В Чикаго Джейк Олстон задумчиво сидел на кровати, устремив зеленые глаза в пространство. Погруженный в свои размышления, он поглаживал подлокотник любимого кресла тонкими красивыми пальцами. Кресло было округлой формы из позолоченного дуба с гладкими ножками, на которые опиралась резная спинка. Авторская работа известного мебельщика, случайно спасенная от забвения двенадцать лет назад, когда это кресло попало в частный дом чикагского предместья на выставку мод, где служило просто фоном для показа моделей.
Элисон первой заметила его, и Джейк купил, поддавшись прихоти, это кресло для своей спальни. Теперь оно будет жить вечно. Джейк внес пункт в завещание, по которому оно достанется Чикагскому Институту Искусств. Не имея детей, Джейк решил найти свой путь, чтобы остаться в истории — когда исчезнут его фотографии и он сам.
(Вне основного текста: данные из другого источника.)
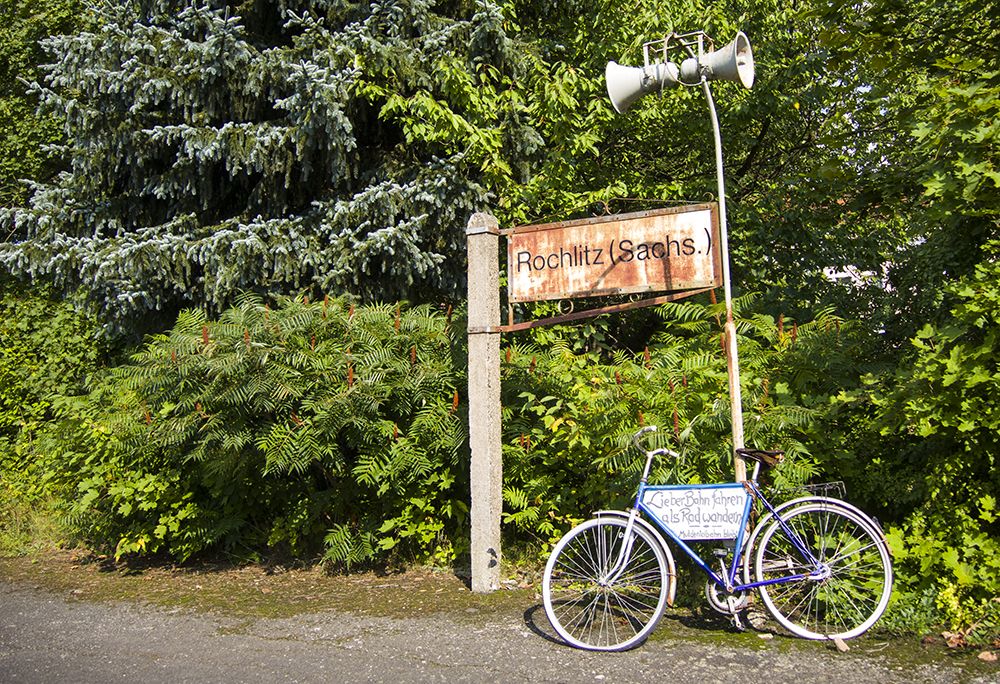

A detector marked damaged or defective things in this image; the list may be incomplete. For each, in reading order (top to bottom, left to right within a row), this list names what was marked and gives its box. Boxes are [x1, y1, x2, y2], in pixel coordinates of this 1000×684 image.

rusty station sign [508, 200, 720, 302]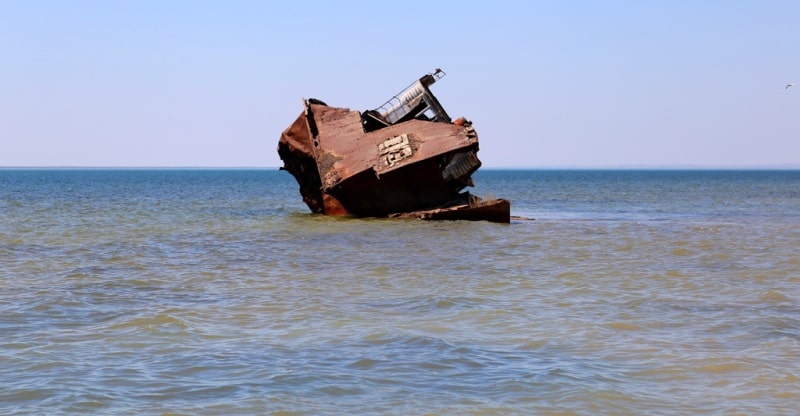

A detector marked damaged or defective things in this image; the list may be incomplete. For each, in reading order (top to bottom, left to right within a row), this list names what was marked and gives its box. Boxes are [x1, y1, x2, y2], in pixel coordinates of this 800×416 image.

rusty shipwreck [278, 69, 510, 223]
broken superstructure [278, 70, 510, 223]
corroded metal hull [278, 70, 510, 223]
oxidized iron [278, 70, 510, 223]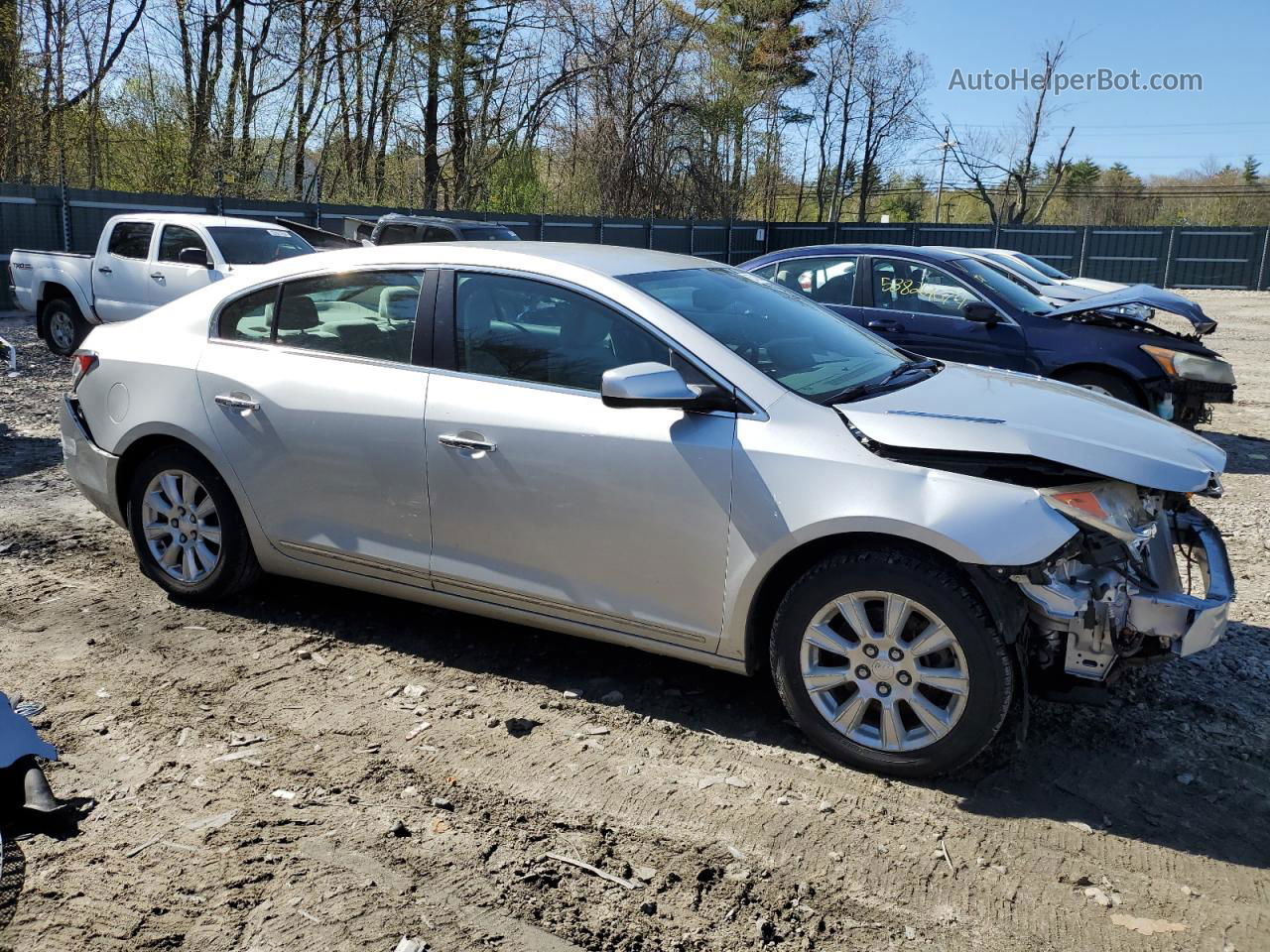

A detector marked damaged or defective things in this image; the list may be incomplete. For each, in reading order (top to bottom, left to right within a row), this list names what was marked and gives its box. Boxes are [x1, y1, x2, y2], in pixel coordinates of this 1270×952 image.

blue damaged car [741, 246, 1234, 428]
dented hood [1046, 286, 1213, 337]
crumpled front bumper [58, 396, 123, 531]
dented hood [837, 363, 1223, 492]
damaged front end [1010, 484, 1229, 695]
crumpled front bumper [1132, 510, 1229, 659]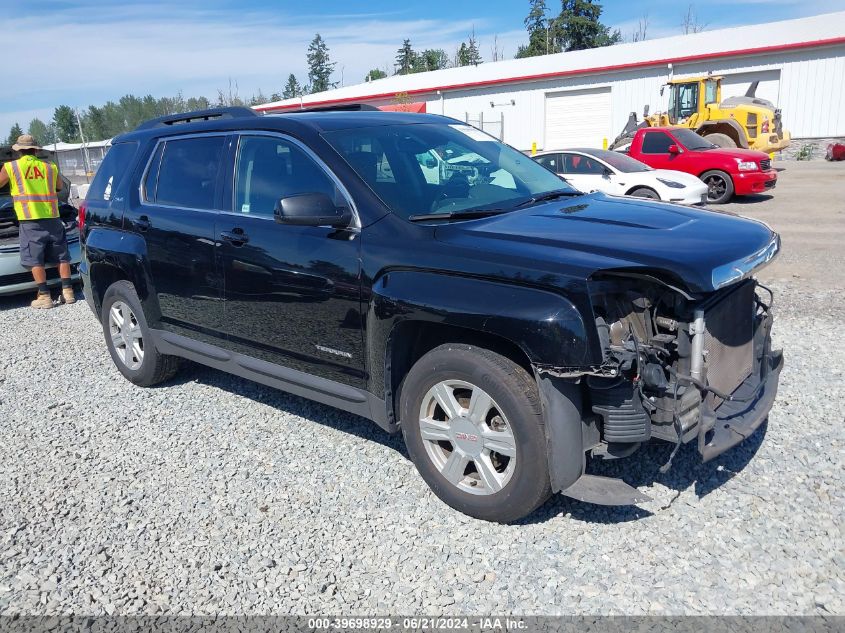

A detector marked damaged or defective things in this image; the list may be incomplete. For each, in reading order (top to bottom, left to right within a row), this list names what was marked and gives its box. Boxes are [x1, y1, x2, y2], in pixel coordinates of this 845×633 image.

crumpled hood [436, 191, 780, 292]
damaged front end [580, 272, 784, 470]
front bumper missing [696, 348, 780, 462]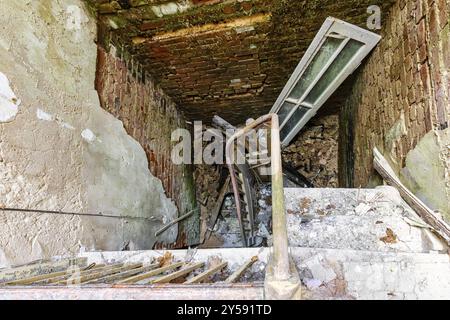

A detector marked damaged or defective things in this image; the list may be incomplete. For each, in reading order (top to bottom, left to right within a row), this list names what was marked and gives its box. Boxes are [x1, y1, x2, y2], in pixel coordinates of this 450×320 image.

peeling paint [0, 72, 20, 123]
rusty metal railing [224, 114, 300, 298]
broken wooden beam [184, 262, 227, 284]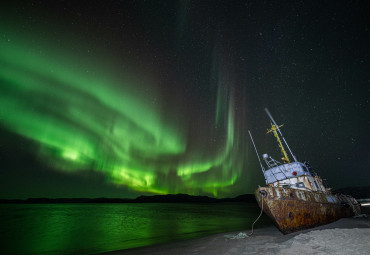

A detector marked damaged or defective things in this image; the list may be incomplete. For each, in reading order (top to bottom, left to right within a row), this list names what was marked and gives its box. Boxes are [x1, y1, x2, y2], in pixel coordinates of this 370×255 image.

rust stain [253, 186, 360, 234]
rusted metal hull [256, 186, 360, 234]
rusty ship hull [256, 186, 360, 234]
Он взглянул на часы и наконец улыбнулся, довольный, что был прав, отсылая ее к нему.
Из ванной комнаты вышла Джесс; в каплях на ее влажной коже играли отблески закатного солнца.
— С тобой все в порядке?
Джейк не ответил.
— Она вернется?
— Не думаю.
Нагая Джесс подошла к окну и распахнула его настежь, впуская в комнату вечерний ветерок с Мичиганского озера.
— Прекрасно, — сказал Джейк.
Казалось, прошли века. Разомлевшая, приятно утомленная, она все еще не хотела отодвигаться от него, электрические разряды все еще пробегали по ее телу, и она радовалась его близости, удивляясь этому человеку, который возродил ее к новой жизни. Она чувствовала, как он склонился над ней и взял губами ее влажный персиковый сосок, она ощущала, как он пробует на вкус соленую влагу ее кожи. Она позволяла ему все. Когда он крепко прижал ее к себе и приблизил свое лицо к ее лицу, она начала жадно целовать его, страстно обнимая и удивляясь, как хорошо, что он рядом, как это правильно и справедливо.
Он рассмеялся, поднявшись, и иронично взглянул на нее сверху вниз — в ее чистые ясные ореховые глаза.
— Я предпочел бы сам добиться этого, а не ждать его милости, — неожиданно трезво и сурово произнес он.
То, что муж посылает свою жену к другому мужчине, не укладывалось у него в голове.
Элисон вопросительно взглянула на Зекери. О чем это он?